● **Task objective**
Write out exactly the lines running from the one that contains "Which of silhouetted" through the end of the material.

[Data extracted from a collection]

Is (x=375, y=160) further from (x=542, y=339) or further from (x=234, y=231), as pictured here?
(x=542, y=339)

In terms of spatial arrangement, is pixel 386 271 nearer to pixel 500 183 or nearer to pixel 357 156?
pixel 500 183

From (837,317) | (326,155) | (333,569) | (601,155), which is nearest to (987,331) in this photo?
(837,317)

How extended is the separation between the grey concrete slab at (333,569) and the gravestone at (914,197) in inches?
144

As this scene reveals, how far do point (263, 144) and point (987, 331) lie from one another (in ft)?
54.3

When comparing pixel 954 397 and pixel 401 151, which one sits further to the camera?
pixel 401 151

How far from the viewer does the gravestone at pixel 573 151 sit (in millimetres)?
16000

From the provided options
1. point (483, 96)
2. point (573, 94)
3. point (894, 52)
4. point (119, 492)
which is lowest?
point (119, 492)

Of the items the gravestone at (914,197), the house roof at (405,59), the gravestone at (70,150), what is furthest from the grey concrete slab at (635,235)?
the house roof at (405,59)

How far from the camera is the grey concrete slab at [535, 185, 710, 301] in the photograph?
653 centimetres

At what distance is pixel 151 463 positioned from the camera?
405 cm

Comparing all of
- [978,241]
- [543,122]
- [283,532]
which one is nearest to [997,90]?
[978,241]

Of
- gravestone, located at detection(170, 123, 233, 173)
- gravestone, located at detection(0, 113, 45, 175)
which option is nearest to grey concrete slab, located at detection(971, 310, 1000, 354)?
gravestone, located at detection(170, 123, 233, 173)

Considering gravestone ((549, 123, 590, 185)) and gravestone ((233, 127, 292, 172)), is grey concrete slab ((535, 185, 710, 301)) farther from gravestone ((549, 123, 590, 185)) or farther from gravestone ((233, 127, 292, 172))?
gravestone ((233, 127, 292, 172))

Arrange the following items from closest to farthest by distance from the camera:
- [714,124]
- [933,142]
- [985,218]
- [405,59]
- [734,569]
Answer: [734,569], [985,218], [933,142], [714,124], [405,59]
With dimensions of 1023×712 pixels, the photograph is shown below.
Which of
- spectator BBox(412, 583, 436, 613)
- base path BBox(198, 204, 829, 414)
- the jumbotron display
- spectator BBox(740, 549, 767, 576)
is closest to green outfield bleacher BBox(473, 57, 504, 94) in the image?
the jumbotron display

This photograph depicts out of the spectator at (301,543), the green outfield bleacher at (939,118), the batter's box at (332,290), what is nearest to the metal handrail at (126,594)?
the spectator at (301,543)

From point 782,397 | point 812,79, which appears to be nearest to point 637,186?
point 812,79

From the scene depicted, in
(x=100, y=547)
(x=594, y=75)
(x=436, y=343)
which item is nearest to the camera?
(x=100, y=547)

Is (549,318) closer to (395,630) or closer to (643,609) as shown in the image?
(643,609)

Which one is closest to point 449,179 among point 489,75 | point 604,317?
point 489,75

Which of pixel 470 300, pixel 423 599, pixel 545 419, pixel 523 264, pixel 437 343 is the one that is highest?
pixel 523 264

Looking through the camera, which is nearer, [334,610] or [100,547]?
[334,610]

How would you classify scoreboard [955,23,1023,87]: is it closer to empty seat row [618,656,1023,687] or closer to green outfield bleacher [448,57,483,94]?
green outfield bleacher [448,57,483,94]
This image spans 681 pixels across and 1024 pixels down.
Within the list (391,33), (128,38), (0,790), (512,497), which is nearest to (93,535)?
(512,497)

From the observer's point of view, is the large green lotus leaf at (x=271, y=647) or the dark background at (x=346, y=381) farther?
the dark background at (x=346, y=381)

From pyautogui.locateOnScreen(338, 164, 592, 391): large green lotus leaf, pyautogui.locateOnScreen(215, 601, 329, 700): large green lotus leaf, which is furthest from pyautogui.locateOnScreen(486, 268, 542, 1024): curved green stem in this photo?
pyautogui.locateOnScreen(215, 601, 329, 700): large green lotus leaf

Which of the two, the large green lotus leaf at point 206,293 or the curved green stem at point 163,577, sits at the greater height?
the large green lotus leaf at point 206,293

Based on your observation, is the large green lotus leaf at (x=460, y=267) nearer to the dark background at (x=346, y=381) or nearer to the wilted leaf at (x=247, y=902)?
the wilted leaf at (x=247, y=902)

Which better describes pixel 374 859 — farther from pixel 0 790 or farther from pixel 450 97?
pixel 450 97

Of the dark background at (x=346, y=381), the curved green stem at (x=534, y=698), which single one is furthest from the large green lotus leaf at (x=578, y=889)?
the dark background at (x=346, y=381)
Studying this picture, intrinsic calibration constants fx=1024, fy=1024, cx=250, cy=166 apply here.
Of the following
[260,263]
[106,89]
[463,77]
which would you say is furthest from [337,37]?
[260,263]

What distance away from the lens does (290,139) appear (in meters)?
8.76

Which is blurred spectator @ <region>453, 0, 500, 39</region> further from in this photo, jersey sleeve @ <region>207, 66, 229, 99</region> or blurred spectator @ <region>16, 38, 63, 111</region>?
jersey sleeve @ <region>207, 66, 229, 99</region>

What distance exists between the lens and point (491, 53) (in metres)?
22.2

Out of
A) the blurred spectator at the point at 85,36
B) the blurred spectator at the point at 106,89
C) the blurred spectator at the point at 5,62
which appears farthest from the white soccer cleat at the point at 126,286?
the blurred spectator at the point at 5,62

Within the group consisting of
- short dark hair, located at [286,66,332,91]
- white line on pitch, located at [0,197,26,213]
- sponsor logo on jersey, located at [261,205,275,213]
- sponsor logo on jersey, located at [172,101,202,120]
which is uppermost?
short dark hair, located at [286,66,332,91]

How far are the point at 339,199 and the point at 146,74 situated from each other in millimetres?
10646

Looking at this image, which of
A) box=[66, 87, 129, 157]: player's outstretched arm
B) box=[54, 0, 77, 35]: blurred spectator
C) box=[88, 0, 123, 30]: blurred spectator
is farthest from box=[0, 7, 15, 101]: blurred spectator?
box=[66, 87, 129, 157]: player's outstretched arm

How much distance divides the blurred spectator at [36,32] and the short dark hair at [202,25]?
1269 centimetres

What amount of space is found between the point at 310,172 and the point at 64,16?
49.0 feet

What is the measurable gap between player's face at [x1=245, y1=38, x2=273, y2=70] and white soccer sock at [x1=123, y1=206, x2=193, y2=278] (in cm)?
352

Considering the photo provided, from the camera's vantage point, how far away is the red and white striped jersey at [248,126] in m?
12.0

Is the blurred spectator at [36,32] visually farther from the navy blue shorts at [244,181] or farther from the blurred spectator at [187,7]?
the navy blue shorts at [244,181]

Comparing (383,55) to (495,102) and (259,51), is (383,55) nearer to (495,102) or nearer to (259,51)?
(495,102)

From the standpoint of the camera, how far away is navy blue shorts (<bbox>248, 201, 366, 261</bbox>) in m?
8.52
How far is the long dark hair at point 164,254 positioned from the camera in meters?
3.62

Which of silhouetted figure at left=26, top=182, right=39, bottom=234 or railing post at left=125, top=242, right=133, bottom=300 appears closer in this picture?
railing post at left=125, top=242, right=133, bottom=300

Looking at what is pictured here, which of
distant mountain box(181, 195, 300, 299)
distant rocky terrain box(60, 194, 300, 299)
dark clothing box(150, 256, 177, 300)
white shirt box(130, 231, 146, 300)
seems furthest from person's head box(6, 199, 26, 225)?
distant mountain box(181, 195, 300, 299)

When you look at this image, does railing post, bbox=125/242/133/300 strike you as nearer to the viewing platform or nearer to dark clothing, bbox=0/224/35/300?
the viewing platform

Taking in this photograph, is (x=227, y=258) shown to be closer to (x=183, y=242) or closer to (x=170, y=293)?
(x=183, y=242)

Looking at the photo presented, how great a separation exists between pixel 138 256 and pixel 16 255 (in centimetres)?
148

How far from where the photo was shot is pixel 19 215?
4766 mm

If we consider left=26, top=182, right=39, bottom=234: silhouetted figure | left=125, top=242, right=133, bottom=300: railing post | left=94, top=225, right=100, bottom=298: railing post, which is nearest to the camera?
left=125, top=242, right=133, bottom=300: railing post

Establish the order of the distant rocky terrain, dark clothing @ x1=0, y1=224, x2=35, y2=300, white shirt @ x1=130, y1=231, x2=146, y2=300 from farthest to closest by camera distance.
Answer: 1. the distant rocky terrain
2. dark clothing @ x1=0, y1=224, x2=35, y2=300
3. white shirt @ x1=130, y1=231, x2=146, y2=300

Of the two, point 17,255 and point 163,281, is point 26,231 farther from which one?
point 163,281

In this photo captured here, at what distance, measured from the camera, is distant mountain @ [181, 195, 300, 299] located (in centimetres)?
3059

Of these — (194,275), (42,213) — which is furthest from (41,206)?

● **Response for this exercise**
Which of silhouetted figure at left=26, top=182, right=39, bottom=234 or railing post at left=125, top=242, right=133, bottom=300 appears closer in this picture?
railing post at left=125, top=242, right=133, bottom=300

Looking at what is pictured here, which of
distant mountain box(181, 195, 300, 299)
distant rocky terrain box(60, 194, 300, 299)
dark clothing box(150, 256, 177, 300)
white shirt box(130, 231, 146, 300)
seems furthest from person's head box(6, 199, 26, 225)?
distant mountain box(181, 195, 300, 299)

When you look at this image, does railing post, bbox=125/242/133/300 strike you as nearer to the viewing platform or nearer to dark clothing, bbox=0/224/35/300?
the viewing platform

Taking in this photograph, is (x=227, y=258) shown to be closer to (x=183, y=242) or closer to (x=170, y=293)?
(x=183, y=242)

Looking at the photo presented, how great a separation exists between pixel 138 256 and pixel 16 255 (in centimetres)?
148

How far from where the photo was shot is pixel 19 215?
4766 mm

If we consider left=26, top=182, right=39, bottom=234: silhouetted figure | left=125, top=242, right=133, bottom=300: railing post | left=94, top=225, right=100, bottom=298: railing post, which is nearest to the camera?
left=125, top=242, right=133, bottom=300: railing post

Establish the order of the distant rocky terrain, dark clothing @ x1=0, y1=224, x2=35, y2=300, white shirt @ x1=130, y1=231, x2=146, y2=300 from farthest to closest by camera distance.
Answer: 1. the distant rocky terrain
2. dark clothing @ x1=0, y1=224, x2=35, y2=300
3. white shirt @ x1=130, y1=231, x2=146, y2=300

Of the two, point 17,255 and point 163,281, is point 26,231 farther from which one?
point 163,281

In this photo captured here, at what distance, measured from the camera, is distant mountain @ [181, 195, 300, 299] located (in centimetres)?
3059

Of these — (194,275), (42,213) — which is furthest from (41,206)?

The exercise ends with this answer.